UPDATE: Ex-Olympus CEO Woodford Suing Olympus For Wrongful Dismissal
06 January 2012 - 4:08PM
Dow Jones News
Ousted Olympus Corp. (7733.TO) Chief Executive Officer Michael
Woodford said Friday he plans to sue his former employer for firing
him without any legal basis, only hours after announcing his
decision to drop his attempt to retake the company's reins.
Woodford, who was dismissed as CEO and president in October
after exposing an accounting scandal at Olympus, said he has
already filed a lawsuit against the company with a tribunal court
in the U.K. and that another lawsuit in Japan may follow.
The Olympus board's decision to fire him long before his
four-year contract had expired "had absolutely no legal basis,"
Woodford said in a group interview at his hotel room in central
Tokyo.
He also said he will seek "substantial and significant" damages
from Olympus, while declining to specify the amount.
An Olympus spokesman said the company cannot comment as it
hasn't yet confirmed that Woodford has filed a lawsuit.
Woodford's announcement of the lawsuit came after he released a
statement earlier Friday saying he has called off his proxy
challenge to return to Olympus as the head of a new management
team.
In the statement, he said the major reason for discontinuing the
battle was an absence of support from Japanese institutional
investors.
Woodford and some major foreign institutional shareholders of
Olympus have called for the resignation of all the company's board
members for having failed to heed Woodford's warnings about
accounting irregularities and voting to dismiss him.
"Why have (Japanese institutional investors) not made any
criticism of the current board?" Woodford asked rhetorically.
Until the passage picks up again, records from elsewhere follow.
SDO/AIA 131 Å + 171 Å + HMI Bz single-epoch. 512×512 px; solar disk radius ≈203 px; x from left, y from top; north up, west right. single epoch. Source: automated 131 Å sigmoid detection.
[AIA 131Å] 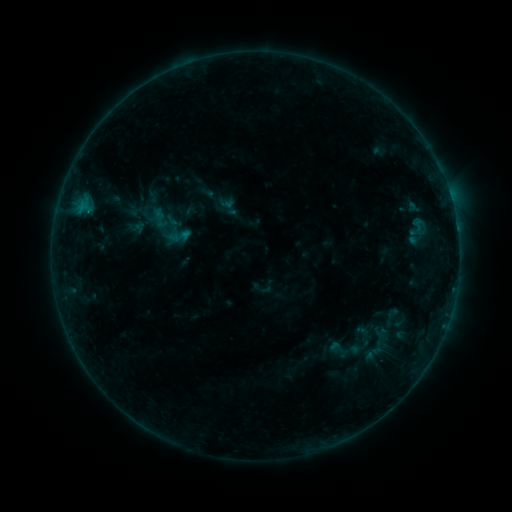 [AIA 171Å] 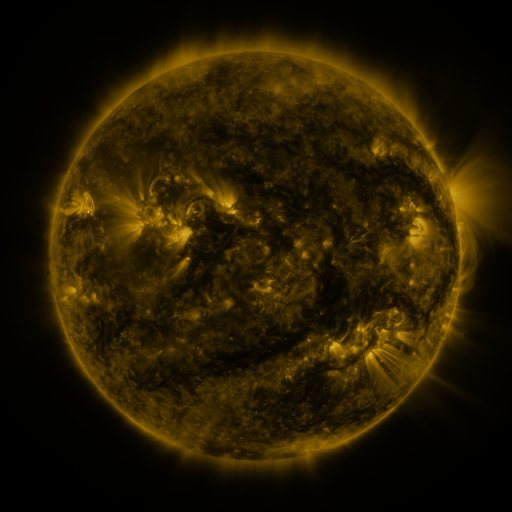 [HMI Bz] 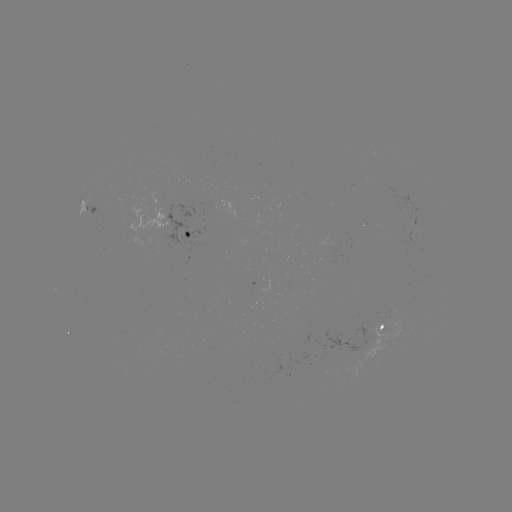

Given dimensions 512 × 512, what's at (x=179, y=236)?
sigmoid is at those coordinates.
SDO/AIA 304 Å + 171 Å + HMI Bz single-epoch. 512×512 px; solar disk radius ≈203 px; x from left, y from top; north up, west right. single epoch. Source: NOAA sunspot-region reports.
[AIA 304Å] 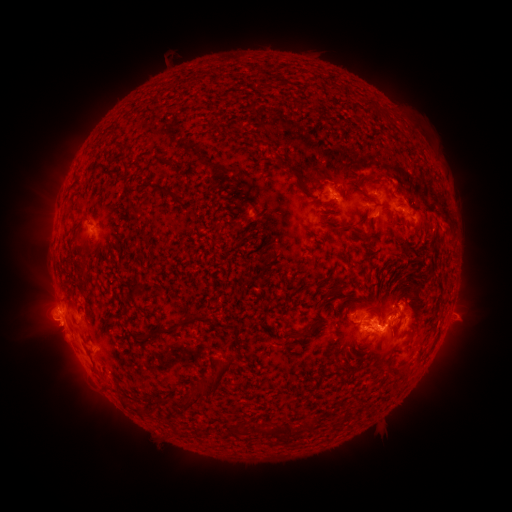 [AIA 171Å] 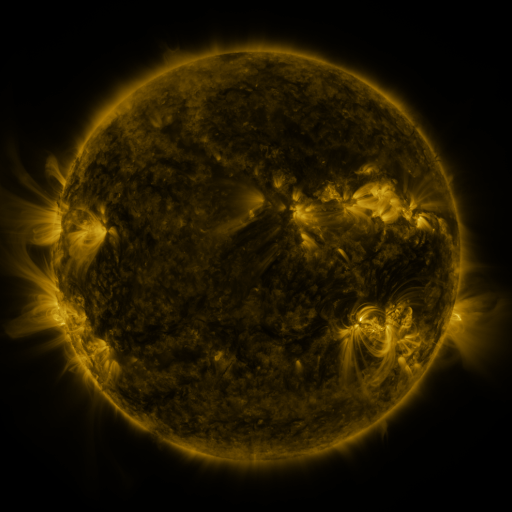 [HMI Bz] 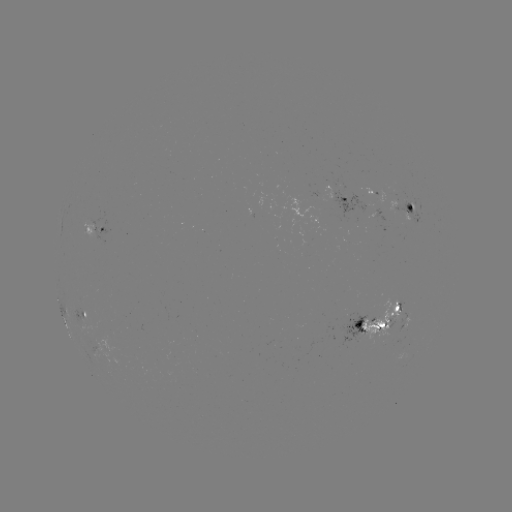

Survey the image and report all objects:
spotted active region: (344, 203)
spotted active region: (411, 210)
spotted active region: (97, 231)
spotted active region: (80, 313)
spotted active region: (370, 324)
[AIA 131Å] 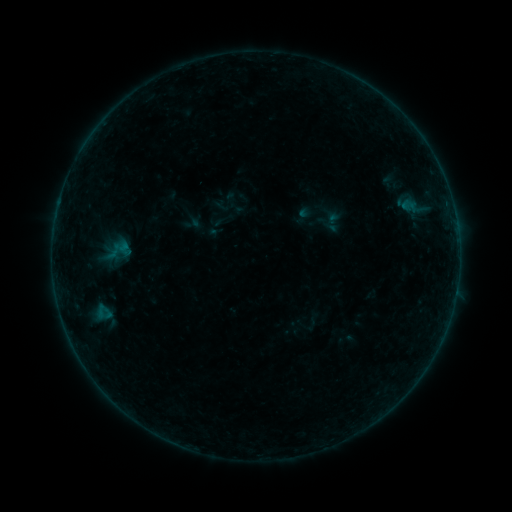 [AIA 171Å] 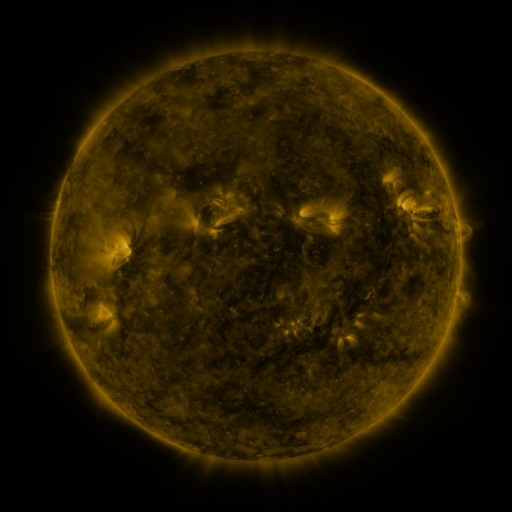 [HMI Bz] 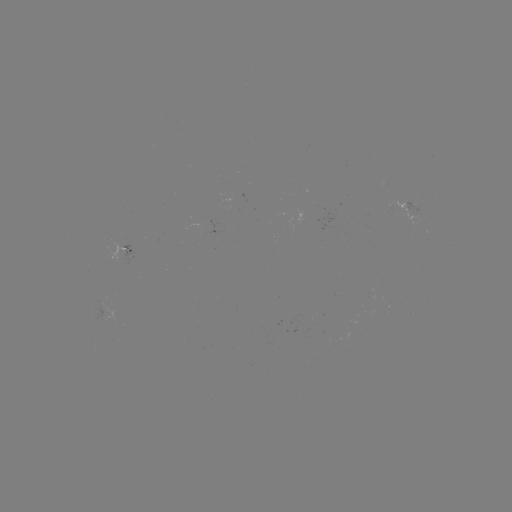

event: sigmoid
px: (118, 251)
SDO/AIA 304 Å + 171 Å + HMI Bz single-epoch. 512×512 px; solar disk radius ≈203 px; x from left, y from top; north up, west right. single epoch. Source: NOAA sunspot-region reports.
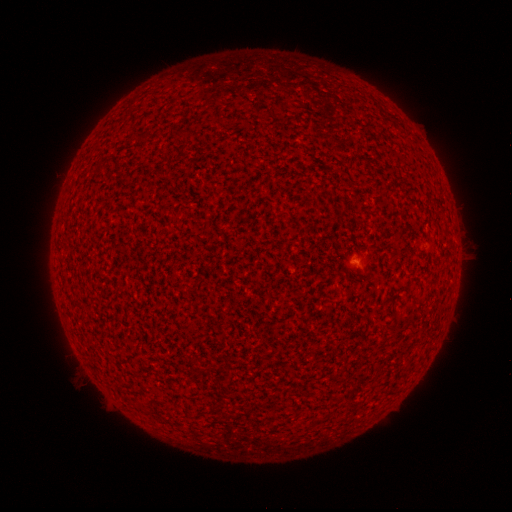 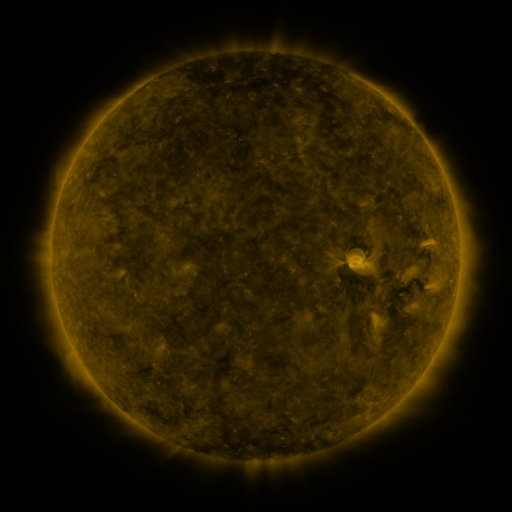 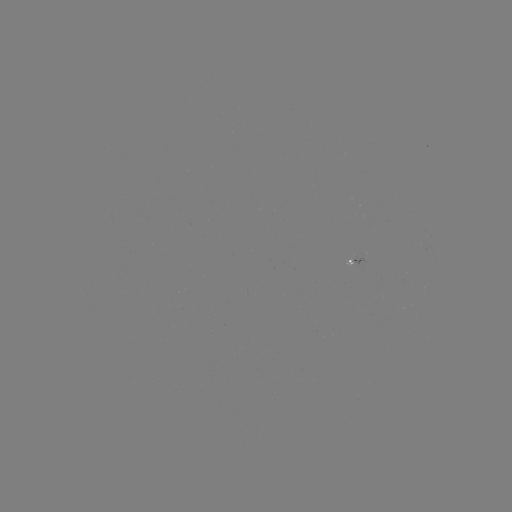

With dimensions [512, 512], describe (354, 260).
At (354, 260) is spotted active region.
Olympus's major creditors, led by Sumitomo Mitsui Banking Corp.,
have not supported Woodford in his bid to replace the current
board. Sumitomo Mitsui spurned his request to speak with the bank's
president.
"I think we could have won a proxy fight," said Woodford, who
had been seeking investor support for an alternate slate of
directors to be proposed at the next shareholders' meeting as early
as March.
"But even if I won, what was I coming back to to?" he said,
adding that it would be difficult to run a Japanese company with an
absence of support from Japanese institutional investors and
banks.
Woodford said that a key event that first made him rethink his
plan to launch a proxy battle was an Olympus press conference
during his last visit to Japan last month, during which President
Shuichi Takayama said that not all the current board members needed
to be replaced at once.
The fact that Japanese institutional investors still didn't
criticize the current board after Takayama's comment was "shocking"
and "discrediting for the country," Woodford said.
Still, he said he made his final decision to drop the proxy
battle Thursday, after discussions with investors and people who
could have been candidates for his slate of proposed directors.
Woodford, who holds Olympus shares, said he hasn't yet decided
whether he will attend the next shareholders' meeting.